Rick's initial impression of his wife's youngest son – who is only referred to, somewhat dismissively, as “the boy” – is of a soft, melting thing, too coddled for his liking. He is, conveniently for the storytelling, almost the inverse image of what Rick members himself to have been at that age. He recalls this latter point with the somewhat battered but defiant pride of someone who has suffered greatly humiliating hardship, and been forced to make peace with its lasting influence. The primary hardship Rick had suffered, of course, was his father: “My father was already waking with the shakes when I was born,” he describes, before elaborating the same idea a few pages later: “His death was so certain it was like it already happened.”
Through interviews with various people, but especially his father's best friend Jack Andrews, Rick comes to more fully know the man who left behind a legacy of alcoholism and abuse. Always a hard drinker, Charles Bragg grew up in “Frogtown,” a dusty, poverty-stricken excrescence at the side of a polluted stream, where all the men worked in the same factory. Charles wanted out and almost succeeded. A marine in the Korean War, he was devastated – the experience pushed him firmly into the territory of substance abuse – but returned to Frogtown to boast of his service. There he met and married Rick's mother. Marriage, it turned out, did not mellow him. His drinking never tapered off: he feuded with the local police chief; would disappear for weeks at a time; never held down a job; and, at his worst, when he wasn't beating his wife and children, was often off fighting with other hardscrabble men.
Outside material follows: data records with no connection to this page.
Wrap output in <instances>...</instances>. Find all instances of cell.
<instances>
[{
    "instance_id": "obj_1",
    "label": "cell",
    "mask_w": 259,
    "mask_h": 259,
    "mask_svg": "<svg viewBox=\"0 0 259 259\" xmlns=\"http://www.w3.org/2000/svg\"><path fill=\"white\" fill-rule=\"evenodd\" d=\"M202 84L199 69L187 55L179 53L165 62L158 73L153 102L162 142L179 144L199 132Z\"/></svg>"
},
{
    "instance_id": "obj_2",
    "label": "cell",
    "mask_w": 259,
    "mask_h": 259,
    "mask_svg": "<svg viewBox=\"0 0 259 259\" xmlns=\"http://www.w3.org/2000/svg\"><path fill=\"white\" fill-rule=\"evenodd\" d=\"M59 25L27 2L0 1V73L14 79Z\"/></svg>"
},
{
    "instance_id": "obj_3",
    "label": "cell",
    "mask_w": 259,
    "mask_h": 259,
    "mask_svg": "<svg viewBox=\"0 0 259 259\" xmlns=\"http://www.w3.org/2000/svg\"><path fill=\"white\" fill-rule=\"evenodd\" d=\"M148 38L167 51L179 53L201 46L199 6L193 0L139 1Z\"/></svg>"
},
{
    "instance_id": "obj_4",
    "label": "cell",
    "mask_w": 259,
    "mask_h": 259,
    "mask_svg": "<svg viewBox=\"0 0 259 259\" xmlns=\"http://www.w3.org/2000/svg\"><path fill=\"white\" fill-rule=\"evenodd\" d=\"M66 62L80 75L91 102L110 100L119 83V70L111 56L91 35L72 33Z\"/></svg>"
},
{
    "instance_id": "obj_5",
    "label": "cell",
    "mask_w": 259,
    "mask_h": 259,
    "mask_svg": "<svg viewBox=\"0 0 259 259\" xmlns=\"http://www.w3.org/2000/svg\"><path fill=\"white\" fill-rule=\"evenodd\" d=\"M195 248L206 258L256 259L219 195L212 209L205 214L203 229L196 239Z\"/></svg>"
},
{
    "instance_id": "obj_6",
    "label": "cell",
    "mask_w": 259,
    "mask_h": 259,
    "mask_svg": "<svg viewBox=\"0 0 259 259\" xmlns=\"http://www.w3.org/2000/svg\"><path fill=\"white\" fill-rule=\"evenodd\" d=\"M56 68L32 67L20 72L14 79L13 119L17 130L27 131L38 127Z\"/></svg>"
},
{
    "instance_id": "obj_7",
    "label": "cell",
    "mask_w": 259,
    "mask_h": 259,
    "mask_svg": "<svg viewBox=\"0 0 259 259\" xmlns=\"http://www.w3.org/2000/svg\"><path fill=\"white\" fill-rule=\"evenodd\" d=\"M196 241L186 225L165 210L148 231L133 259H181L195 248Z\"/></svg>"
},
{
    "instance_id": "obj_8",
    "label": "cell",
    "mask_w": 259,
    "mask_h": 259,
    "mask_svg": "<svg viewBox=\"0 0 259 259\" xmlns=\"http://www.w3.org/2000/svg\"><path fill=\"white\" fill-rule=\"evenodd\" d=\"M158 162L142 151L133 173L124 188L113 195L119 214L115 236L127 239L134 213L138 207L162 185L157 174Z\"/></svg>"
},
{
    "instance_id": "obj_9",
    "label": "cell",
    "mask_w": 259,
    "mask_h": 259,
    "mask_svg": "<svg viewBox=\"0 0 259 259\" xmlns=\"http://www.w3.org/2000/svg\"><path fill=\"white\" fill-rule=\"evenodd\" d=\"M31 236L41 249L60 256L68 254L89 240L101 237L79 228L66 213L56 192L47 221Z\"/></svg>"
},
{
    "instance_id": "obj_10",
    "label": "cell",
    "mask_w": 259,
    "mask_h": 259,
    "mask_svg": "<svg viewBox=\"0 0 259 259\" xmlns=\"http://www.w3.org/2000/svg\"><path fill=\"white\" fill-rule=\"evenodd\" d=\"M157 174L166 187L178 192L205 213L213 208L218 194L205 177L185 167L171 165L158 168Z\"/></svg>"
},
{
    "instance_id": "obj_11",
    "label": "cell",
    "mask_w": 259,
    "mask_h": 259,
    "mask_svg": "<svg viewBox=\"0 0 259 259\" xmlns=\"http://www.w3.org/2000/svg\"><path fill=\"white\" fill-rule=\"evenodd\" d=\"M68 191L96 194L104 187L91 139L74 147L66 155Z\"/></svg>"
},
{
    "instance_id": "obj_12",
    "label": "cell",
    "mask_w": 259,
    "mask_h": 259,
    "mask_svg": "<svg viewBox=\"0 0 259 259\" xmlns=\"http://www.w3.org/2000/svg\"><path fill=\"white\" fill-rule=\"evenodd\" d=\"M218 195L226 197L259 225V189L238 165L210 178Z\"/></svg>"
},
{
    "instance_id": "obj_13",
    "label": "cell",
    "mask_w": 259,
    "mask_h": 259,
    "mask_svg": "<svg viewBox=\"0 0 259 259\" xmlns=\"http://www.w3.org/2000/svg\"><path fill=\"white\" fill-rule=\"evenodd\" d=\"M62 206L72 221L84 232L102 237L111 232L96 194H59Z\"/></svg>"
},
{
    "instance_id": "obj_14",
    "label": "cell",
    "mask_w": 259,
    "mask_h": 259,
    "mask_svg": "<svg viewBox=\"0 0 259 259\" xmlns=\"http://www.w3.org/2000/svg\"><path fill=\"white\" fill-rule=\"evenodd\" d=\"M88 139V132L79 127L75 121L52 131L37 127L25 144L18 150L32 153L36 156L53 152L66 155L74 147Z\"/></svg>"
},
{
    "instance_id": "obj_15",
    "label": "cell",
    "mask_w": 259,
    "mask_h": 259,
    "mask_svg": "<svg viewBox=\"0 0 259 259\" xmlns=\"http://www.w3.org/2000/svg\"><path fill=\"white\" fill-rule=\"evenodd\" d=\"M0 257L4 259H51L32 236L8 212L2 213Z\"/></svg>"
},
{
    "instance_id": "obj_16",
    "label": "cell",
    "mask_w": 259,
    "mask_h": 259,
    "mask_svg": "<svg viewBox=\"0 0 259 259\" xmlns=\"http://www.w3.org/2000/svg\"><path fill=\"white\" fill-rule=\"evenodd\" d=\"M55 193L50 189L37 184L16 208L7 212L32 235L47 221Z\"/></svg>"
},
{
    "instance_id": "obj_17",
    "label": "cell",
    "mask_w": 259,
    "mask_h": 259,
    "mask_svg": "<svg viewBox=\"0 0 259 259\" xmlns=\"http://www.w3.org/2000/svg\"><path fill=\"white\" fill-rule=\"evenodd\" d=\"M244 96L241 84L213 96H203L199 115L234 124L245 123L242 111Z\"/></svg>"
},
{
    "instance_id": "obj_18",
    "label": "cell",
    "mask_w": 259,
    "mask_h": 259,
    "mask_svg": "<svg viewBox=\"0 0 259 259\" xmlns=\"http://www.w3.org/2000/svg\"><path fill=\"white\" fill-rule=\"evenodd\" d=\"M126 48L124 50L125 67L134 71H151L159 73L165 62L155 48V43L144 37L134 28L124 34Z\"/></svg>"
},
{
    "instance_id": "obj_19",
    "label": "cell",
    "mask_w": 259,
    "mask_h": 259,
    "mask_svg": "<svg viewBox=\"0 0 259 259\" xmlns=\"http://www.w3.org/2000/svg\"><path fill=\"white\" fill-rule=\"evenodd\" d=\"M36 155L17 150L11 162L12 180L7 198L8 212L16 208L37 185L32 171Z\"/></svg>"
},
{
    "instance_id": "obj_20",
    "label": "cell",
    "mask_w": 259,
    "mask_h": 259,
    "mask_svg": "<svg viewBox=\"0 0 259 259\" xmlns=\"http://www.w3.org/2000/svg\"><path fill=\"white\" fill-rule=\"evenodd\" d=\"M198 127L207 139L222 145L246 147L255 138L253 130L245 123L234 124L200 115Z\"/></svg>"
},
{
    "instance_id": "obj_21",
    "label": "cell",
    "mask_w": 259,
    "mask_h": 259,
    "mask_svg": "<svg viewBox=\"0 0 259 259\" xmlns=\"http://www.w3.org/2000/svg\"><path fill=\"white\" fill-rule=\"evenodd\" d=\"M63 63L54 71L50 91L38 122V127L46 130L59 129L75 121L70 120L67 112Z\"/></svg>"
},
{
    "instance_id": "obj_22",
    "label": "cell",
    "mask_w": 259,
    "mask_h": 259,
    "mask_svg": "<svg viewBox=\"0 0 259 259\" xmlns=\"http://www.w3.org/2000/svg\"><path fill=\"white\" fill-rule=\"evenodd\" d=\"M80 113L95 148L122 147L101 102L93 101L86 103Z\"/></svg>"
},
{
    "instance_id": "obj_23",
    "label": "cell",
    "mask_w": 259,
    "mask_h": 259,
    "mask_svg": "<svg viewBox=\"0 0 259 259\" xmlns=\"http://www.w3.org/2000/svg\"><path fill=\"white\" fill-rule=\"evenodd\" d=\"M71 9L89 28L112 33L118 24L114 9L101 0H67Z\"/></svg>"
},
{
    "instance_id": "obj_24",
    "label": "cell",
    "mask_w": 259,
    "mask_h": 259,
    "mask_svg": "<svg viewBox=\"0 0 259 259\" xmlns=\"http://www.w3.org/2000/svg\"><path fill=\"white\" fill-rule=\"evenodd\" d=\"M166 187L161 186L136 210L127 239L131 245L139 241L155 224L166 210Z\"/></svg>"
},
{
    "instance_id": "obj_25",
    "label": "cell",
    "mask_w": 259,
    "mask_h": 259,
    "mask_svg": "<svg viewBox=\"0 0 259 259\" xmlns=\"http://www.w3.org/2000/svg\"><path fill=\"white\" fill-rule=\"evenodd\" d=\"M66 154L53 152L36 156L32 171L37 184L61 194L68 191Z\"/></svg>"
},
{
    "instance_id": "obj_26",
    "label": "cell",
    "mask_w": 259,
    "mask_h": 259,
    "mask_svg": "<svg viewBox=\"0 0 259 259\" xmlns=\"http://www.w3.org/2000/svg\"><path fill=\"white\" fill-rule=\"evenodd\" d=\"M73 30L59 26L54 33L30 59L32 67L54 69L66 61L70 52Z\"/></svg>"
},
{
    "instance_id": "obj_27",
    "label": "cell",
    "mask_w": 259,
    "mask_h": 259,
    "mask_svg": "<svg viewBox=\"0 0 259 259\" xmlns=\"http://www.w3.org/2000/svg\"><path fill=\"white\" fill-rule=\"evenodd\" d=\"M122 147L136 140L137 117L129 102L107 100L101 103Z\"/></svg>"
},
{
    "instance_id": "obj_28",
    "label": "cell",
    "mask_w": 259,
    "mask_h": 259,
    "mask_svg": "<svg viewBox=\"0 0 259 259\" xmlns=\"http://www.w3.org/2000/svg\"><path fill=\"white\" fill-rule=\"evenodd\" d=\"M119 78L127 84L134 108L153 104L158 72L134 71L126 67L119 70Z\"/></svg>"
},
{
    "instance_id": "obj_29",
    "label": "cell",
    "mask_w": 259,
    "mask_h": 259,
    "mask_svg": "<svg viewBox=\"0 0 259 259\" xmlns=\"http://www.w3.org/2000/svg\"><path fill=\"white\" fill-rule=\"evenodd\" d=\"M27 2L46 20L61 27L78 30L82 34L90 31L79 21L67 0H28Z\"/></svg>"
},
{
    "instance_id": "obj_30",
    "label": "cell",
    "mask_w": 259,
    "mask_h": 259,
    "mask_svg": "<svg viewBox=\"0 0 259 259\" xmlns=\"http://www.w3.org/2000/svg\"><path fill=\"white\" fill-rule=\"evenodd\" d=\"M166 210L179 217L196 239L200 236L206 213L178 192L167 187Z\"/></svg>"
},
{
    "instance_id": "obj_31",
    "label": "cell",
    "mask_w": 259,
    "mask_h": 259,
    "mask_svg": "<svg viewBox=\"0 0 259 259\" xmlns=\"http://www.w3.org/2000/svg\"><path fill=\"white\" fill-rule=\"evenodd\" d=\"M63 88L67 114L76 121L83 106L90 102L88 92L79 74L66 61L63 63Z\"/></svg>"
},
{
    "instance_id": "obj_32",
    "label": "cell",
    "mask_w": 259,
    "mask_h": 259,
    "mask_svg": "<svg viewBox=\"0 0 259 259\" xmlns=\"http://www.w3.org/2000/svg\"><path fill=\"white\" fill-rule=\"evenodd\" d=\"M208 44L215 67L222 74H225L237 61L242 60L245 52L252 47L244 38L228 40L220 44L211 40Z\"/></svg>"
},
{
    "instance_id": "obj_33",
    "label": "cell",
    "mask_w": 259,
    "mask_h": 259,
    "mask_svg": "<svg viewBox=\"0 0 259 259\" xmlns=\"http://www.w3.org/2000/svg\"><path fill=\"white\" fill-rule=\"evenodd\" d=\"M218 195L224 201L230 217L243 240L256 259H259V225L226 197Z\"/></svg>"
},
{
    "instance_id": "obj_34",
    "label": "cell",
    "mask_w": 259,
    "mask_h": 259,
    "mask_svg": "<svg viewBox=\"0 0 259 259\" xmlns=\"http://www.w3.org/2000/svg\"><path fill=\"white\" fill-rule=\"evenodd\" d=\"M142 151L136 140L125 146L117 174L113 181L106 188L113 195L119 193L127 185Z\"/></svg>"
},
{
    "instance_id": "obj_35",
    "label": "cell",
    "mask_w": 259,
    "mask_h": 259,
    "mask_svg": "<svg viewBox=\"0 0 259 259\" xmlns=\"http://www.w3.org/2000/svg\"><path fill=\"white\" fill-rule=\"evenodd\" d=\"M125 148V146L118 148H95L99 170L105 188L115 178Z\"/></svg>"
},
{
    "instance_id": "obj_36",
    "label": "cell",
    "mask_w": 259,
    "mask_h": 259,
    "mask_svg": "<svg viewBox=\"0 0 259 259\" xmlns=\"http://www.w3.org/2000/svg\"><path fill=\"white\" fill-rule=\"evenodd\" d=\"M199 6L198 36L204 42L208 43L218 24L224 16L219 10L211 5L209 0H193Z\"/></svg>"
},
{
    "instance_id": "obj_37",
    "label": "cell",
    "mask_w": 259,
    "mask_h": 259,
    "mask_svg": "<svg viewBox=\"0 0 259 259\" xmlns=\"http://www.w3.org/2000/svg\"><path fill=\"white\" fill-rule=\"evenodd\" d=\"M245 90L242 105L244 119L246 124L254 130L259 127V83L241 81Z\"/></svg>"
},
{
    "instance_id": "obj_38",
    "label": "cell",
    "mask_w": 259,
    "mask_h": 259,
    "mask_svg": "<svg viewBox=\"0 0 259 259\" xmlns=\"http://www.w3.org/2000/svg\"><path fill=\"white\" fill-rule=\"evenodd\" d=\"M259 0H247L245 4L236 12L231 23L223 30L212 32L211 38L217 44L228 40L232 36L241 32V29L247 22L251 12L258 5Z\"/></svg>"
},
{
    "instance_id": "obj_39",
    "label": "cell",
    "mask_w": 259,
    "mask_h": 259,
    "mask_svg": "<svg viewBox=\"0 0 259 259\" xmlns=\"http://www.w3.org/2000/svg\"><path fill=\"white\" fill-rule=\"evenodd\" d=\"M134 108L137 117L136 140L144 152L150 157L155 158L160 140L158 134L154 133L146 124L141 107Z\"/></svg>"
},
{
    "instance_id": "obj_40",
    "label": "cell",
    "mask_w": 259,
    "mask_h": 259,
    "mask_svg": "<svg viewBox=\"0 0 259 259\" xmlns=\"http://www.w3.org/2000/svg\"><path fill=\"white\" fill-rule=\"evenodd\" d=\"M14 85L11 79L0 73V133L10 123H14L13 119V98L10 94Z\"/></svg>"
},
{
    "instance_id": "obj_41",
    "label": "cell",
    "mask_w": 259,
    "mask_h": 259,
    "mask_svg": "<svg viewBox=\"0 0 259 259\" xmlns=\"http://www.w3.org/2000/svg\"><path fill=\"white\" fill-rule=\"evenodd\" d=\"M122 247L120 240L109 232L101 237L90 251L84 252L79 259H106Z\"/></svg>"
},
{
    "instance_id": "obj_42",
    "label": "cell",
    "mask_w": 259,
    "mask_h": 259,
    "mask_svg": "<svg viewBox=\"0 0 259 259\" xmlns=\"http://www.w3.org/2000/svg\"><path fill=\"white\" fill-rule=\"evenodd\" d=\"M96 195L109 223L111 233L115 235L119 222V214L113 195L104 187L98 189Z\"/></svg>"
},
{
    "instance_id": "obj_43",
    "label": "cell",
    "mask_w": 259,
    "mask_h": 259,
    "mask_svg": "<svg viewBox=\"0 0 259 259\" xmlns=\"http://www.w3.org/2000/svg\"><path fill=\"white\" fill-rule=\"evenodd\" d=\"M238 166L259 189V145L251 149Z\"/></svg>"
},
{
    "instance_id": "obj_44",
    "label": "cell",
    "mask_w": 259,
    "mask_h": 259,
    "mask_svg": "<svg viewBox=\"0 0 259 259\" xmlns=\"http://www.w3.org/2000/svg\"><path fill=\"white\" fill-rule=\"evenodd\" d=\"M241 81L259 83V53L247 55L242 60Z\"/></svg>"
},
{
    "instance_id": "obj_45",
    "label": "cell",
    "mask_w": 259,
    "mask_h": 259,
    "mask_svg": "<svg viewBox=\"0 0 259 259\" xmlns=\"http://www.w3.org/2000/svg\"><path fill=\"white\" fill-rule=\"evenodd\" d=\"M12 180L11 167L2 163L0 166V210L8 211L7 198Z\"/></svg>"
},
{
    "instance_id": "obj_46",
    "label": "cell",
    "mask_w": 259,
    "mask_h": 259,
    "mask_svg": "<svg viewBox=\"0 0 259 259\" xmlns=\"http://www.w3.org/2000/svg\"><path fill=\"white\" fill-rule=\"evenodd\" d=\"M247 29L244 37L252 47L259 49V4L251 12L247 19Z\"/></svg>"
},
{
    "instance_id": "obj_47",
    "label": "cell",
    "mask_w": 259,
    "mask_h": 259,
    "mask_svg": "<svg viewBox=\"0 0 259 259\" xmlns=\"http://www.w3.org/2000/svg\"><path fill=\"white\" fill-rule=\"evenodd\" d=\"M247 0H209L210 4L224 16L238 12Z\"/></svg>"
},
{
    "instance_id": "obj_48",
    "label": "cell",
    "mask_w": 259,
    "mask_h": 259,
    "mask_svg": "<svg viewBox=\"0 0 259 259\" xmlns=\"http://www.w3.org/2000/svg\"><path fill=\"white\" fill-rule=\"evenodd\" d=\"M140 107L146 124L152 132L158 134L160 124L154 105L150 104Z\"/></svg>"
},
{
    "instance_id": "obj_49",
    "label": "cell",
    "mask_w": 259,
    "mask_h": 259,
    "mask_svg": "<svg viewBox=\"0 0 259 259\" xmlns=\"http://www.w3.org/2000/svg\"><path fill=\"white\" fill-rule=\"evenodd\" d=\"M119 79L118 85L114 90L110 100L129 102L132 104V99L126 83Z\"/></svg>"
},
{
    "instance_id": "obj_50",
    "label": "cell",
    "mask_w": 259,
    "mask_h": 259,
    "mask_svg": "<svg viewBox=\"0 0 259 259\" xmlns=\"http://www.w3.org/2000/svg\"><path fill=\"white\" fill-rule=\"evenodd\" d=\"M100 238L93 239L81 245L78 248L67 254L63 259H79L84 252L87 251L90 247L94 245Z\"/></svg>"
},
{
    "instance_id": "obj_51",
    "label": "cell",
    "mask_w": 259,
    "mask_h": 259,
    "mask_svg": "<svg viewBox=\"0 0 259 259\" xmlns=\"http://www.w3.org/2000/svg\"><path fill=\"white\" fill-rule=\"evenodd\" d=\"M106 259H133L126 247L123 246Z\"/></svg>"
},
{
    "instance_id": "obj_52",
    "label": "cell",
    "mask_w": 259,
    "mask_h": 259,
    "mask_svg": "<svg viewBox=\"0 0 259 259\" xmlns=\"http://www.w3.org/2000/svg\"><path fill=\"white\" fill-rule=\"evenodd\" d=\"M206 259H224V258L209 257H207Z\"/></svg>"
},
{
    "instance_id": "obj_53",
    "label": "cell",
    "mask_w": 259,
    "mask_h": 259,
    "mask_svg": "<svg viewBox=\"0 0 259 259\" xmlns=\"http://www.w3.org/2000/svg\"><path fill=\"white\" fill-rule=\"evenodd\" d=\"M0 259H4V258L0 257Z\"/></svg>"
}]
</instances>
However, Rick also learns that, in his better moments, he had a notable sense of honor and of courage, and was capable of great humor. In his final days, Charles expressed, on several occasions, great regret for his failure as a father and husband. None of this, in the end, makes up for his abuse, and Rick never formally admits to loving the man, even after coming to know him through his history. Nevertheless, while looking over a pair of loaded dice his father had left him, Rick has a revelation about what must have been his father's philosophy: “Rig the game if you can, ’cause luck is a bitch for a poor man; and don’t worry what people think, because once it’s all over the people who love you will make you what they want you to be, and the people who don’t love you will, too.”
Juxtaposed against his father's storyline, Rick's journey to understanding and building a relationship with his stepson provides needed levity and tenderness to the memoir. Over the course of the chapters devoted to this arc, interspersed among those dedicated to his father, Rick comes to be a mentor to his stepson, teaching him how to play basketball, throw a punch, and otherwise be a “traditional” boy. Simultaneously, he is forced to come to terms with how different his stepson's life has been from his own childhood, and how, ultimately, that is to everyone's benefit. The experience softens Rick, helping him make peace with his own history of abuse by giving him an opportunity to grow – if sometimes clumsily – into the kind of father he had never been lucky enough to have.